──────── Provided text
Navigating Roadblocks with SPMS
I saw my neurologist earlier this week. After my work-up, we sat and discussed how well I manage my multiple sclerosis. How well? No comment. Suffice it to say this disease is a worthy adversary.
I have been feeling a little funky since that appointment. I have been looking to hematopoietic stem cell transplantation (HSCT) therapies here and abroad, and I am not a candidate. HSCT is carried out to reboot the immune system. The two main types of HSCT therapies are autologous and allogeneic. Autologous uses the patient’s stem cells, whereas allogeneic uses the stem cells of a donor whose human leukocyte antigens match the recipient’s.
Using my cells defeats the purpose, as my cells are mutated. A bone marrow transplant poses too high a risk of acquiring an everyday infection that could prove life-threatening. Additionally, studies of the treatments have shown more promise with relapsing-remitting MS, as opposed to the secondary progressive MS (SPMS) that I have.
Hence, a roadblock.
I had my hopes set on HCST. Although it is not a current reality, who knows what the future holds? Disease-modifying therapies continue to funnel through the pipeline, so I will always have hope. That said, I will release my grasp on this particular plan. Sometimes we hold so tightly to one idea that we are closed to others. I am guilty of this and need to coach myself through the process.
────────────────
──────── Dataset excerpts
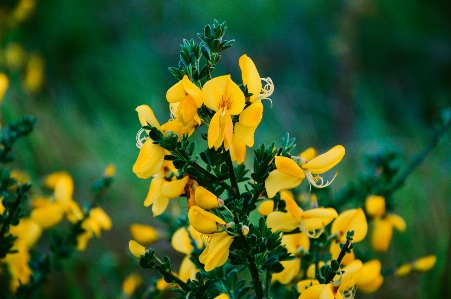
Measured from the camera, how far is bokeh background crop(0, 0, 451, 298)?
1.66 meters

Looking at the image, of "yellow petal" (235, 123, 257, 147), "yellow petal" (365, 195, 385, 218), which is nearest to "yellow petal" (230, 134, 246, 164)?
"yellow petal" (235, 123, 257, 147)

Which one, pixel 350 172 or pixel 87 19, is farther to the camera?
pixel 87 19

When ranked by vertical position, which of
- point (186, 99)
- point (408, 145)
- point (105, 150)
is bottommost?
point (186, 99)

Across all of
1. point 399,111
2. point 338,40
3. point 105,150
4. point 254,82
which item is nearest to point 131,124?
point 105,150

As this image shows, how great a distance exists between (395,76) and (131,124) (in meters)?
1.91

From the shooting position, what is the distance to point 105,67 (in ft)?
10.6

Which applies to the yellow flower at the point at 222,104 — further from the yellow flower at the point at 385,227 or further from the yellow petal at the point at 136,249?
the yellow flower at the point at 385,227

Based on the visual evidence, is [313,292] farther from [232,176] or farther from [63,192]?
[63,192]

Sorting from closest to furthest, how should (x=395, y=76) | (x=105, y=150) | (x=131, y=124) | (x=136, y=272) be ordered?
(x=136, y=272) < (x=105, y=150) < (x=131, y=124) < (x=395, y=76)

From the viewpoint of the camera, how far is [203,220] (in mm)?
552

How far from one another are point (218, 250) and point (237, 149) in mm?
136

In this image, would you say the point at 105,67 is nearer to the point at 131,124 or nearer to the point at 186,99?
the point at 131,124

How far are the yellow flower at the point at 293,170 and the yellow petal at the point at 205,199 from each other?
2.5 inches

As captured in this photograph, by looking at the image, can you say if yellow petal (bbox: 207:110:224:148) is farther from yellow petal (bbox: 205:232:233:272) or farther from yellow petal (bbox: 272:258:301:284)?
yellow petal (bbox: 272:258:301:284)
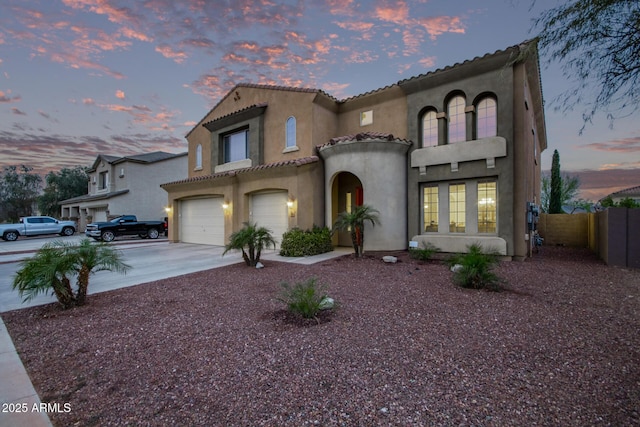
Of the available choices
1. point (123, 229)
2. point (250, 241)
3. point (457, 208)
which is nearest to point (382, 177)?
point (457, 208)

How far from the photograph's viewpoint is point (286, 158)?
1342cm

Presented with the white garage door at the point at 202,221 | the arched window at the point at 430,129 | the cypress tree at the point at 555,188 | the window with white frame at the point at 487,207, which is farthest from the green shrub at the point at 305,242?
the cypress tree at the point at 555,188

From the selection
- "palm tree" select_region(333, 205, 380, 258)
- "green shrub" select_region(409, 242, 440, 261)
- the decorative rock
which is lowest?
the decorative rock

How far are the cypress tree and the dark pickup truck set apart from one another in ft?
92.6

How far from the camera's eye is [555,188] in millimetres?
20266

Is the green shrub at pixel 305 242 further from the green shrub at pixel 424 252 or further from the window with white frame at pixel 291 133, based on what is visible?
the window with white frame at pixel 291 133

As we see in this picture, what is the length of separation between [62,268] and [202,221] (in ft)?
36.9

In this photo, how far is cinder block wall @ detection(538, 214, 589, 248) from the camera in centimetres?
1322

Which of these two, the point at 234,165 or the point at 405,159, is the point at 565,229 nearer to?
the point at 405,159

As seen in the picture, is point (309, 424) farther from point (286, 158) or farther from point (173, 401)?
point (286, 158)

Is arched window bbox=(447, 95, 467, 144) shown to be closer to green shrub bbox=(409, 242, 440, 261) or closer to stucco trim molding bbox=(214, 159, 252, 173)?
green shrub bbox=(409, 242, 440, 261)

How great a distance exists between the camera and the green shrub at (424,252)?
9648mm

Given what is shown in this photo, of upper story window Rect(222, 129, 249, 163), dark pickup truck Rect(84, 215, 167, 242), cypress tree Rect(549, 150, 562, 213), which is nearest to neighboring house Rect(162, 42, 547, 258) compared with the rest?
upper story window Rect(222, 129, 249, 163)

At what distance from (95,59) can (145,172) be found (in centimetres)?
1515
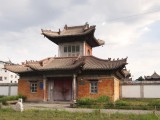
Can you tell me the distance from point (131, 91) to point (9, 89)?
50.3 ft

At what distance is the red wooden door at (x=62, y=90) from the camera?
28.7 metres

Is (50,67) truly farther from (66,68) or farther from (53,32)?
(53,32)

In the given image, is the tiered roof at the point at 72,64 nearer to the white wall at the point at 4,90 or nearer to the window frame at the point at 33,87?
the window frame at the point at 33,87

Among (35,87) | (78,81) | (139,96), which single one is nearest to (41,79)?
(35,87)

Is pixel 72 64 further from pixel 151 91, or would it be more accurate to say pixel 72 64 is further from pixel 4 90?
pixel 4 90

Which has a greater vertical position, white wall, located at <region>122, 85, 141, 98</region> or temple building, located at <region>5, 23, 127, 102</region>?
temple building, located at <region>5, 23, 127, 102</region>

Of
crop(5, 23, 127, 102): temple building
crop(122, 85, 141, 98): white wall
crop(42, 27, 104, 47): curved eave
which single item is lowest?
crop(122, 85, 141, 98): white wall

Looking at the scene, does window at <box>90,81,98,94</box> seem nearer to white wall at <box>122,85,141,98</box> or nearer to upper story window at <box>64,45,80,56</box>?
upper story window at <box>64,45,80,56</box>

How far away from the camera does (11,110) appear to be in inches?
691

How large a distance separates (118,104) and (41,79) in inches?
431

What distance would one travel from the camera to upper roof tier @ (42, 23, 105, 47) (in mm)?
28984

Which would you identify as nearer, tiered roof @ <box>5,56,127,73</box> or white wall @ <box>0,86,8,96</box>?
tiered roof @ <box>5,56,127,73</box>

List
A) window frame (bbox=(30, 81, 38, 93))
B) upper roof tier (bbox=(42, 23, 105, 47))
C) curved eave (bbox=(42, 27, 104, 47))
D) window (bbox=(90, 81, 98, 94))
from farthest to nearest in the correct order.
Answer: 1. window frame (bbox=(30, 81, 38, 93))
2. upper roof tier (bbox=(42, 23, 105, 47))
3. curved eave (bbox=(42, 27, 104, 47))
4. window (bbox=(90, 81, 98, 94))

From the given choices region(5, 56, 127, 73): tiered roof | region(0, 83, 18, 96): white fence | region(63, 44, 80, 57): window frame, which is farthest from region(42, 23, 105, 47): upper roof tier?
region(0, 83, 18, 96): white fence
────────────────
Work to be completed.
Write down the passage of the text about living with SPMS from "Navigating Roadblocks with" to "a worthy adversary.", word for word. The material has no connection to the text about living with SPMS.

Output of the task.
Navigating Roadblocks with SPMS
I saw my neurologist earlier this week. After my work-up, we sat and discussed how well I manage my multiple sclerosis. How well? No comment. Suffice it to say this disease is a worthy adversary.